It is not in the habits of American players, four Olympic gold medals and two world titles to their name, to reproduce twice the same mistake. Unhappy finalists in 2011 against Japan, Jill Ellis doesn’t intend to lose their second world ranking final. In 2011, the Japanese had created a surprise by dominating USA in Frankfurt at the end of the penalty shootout (2-2ap, 3-1 on penalties) That the two teams will play a rematch.

Since 2011, it is, indeed, their third opposition in a major competition. And if it is, indeed, the revenge match of 2011 in the Women’s World Cup, in the meantime the 2012 Olympic Games took place, to the advantage of Americans, which imposed themselves the final with a victory of 2-1 thanks to Carli Lloyd.

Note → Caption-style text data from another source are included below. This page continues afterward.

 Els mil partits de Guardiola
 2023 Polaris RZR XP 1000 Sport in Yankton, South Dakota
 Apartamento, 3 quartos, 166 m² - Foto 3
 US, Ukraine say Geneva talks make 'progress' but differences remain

If the Japanese are the only ones to have won all their matches in this World Cup, they do not always show to be extremely bright and spectacular, consistently winning their encounter with one goal more than their opponents. Since their first game of the tournament against Australia (3-1), the Americans refused to intake any goals, even against the Germans nor the French in the semifinals winning 2-0. What an explosive offense at the BC Stadium in Vancouver between the fittest selections, but especially between the two most “finest” teams of our time.

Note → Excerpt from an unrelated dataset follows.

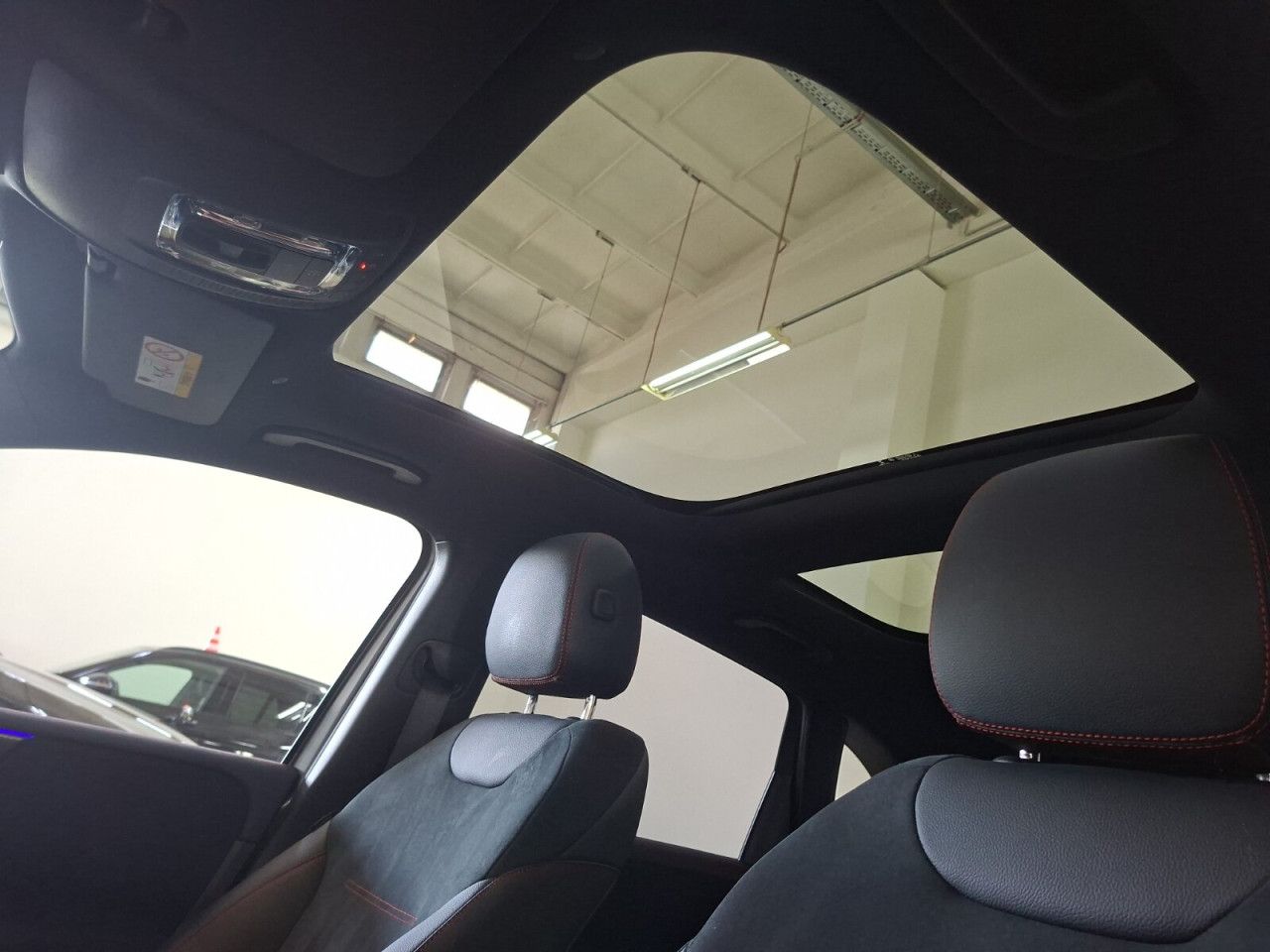 Mercedes-Benz B-Klasse – Bild 19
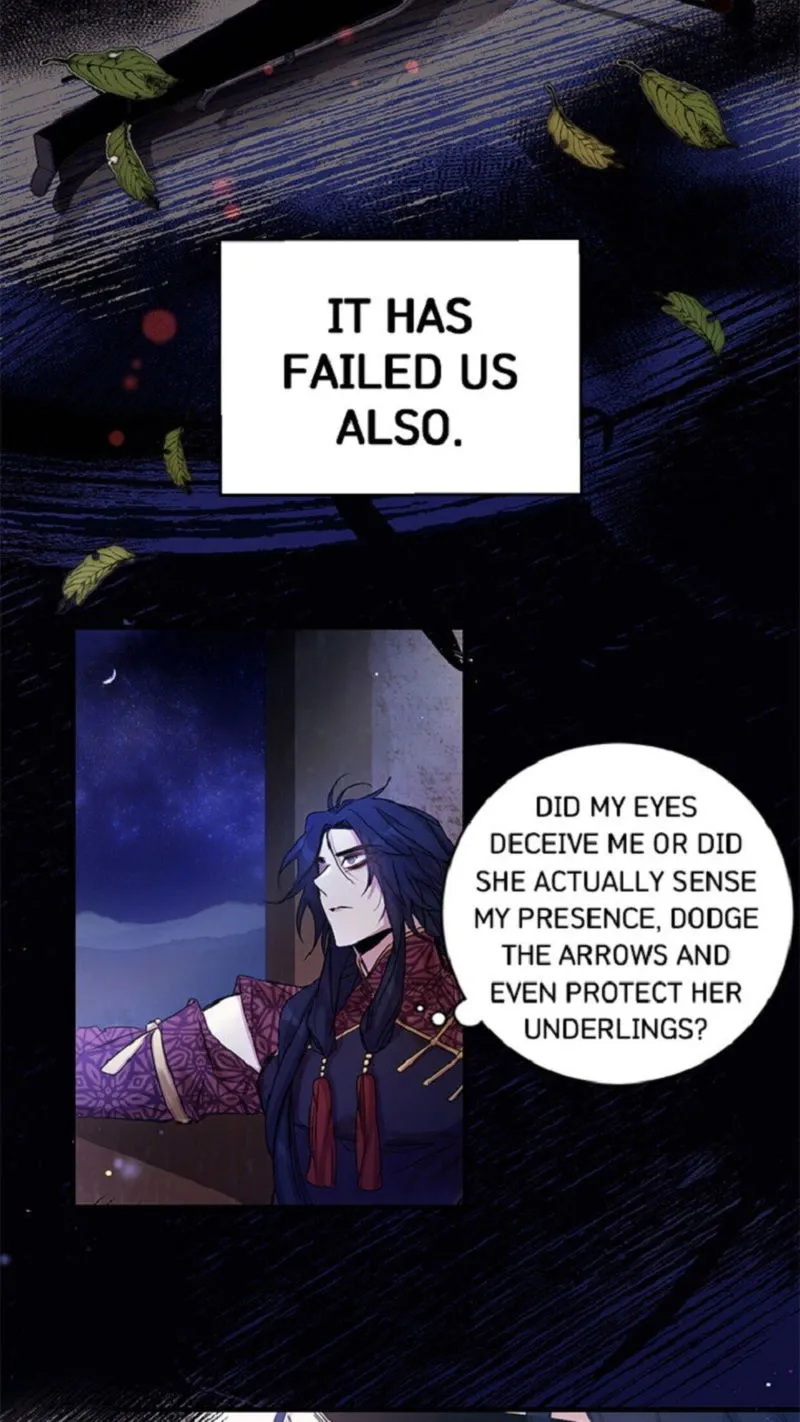College Student Empress Chapter 20 Online - página 36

On one hand, the technical quality and movement of Japan, in the other, the athletic power and mental strength of the United States, chasing a world title since 1999. Their two victories back in 1991 and 1999 and after two bronze medals in 2003 and 2007 and a final loss in 2011, it would simply be disastrous for the USA to go home without a trophy. Especially in Canada, it’s like playing at home. But be careful not to confuse speed with haste.

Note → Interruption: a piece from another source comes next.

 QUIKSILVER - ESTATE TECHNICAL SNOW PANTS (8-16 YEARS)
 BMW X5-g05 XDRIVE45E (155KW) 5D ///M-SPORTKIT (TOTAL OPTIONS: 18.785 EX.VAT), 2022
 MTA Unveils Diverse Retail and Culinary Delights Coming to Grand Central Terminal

“We do not underestimate Japan for a second. We have won nothing and we know how it feels to lose a final. It’s not a nice feeling,” assured Abby Wambach, who, at 35 years old, still dreams of a first title. And the American striker has not really forgotten the defeat of 2011 in Frankfurt.

“It is this defeat that fuels our fire. It is what motivates us to do that extra sprint, even to go at war to win the ball. It is always on our minds. This is what happens when you have a broken heart. You don’t get over it.”